_Problem to work on_. Copy out the bar recipe below word for word, from the prep time at the top to the last baking step.

_Excerpt to read_.
********

Prep Time 20 minutes
Cook Time 50 minutes
Total Time 1 hour 10 minutes
Servings: 24 bars
Course: Dessert
Cuisine: American
Calories: 210

Ingredients
  

Crust
  • 2 cups flour
  • 1 cup chopped nuts
  • 2/3 cup brown sugar
  • 2/3 cup oleo or butter softened
Cream Cheese Layer
  • 2 8-ounce packages cream cheese softened
  • 1/2 cup sugar
  • 1/4 cup milk
  • 1/4 cup lemon juice
  • 1 teaspoon vanilla
  • 2 eggs
Jelly Swirl
  • 1/2 cup jelly or jam warmed slightly

Equipment

Method
 

  1. Preheat oven to 350°F.
  2. Combine the flour, chopped nuts, brown sugar, and oleo or butter until crumbly.
  3. Reserve 1/2 cup of the crumb mixture for topping.
  4. Press the remaining crumb mixture into a 13×9-inch pan.
  5. Bake the crust for 15 minutes.

********

_Given information_.

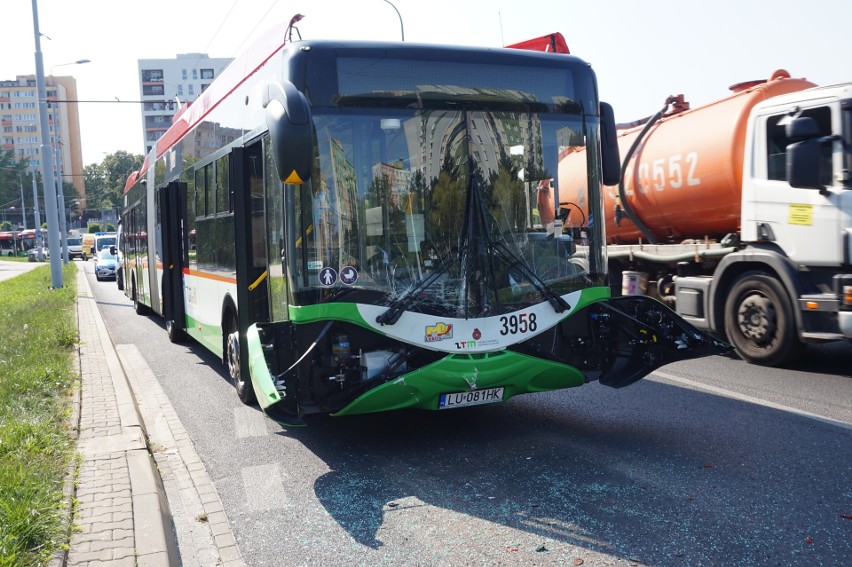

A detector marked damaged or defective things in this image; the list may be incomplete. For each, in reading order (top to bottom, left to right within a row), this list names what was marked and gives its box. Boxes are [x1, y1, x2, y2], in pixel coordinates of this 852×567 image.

shattered windshield glass [286, 107, 604, 320]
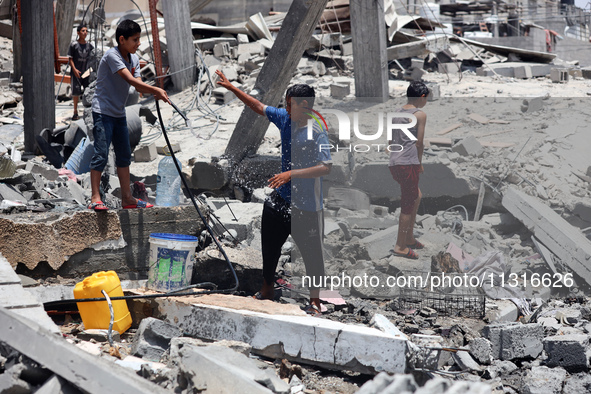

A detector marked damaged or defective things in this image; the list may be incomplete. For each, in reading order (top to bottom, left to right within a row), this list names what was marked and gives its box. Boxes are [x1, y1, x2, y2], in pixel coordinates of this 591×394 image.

********

_Written response_.
Prep Time 20 minutes
Cook Time 50 minutes
Total Time 1 hour 10 minutes
Servings: 24 bars
Course: Dessert
Cuisine: American
Calories: 210

Ingredients
  

Crust
  • 2 cups flour
  • 1 cup chopped nuts
  • 2/3 cup brown sugar
  • 2/3 cup oleo or butter softened
Cream Cheese Layer
  • 2 8-ounce packages cream cheese softened
  • 1/2 cup sugar
  • 1/4 cup milk
  • 1/4 cup lemon juice
  • 1 teaspoon vanilla
  • 2 eggs
Jelly Swirl
  • 1/2 cup jelly or jam warmed slightly

Equipment

Method
 

  1. Preheat oven to 350°F.
  2. Combine the flour, chopped nuts, brown sugar, and oleo or butter until crumbly.
  3. Reserve 1/2 cup of the crumb mixture for topping.
  4. Press the remaining crumb mixture into a 13×9-inch pan.
  5. Bake the crust for 15 minutes.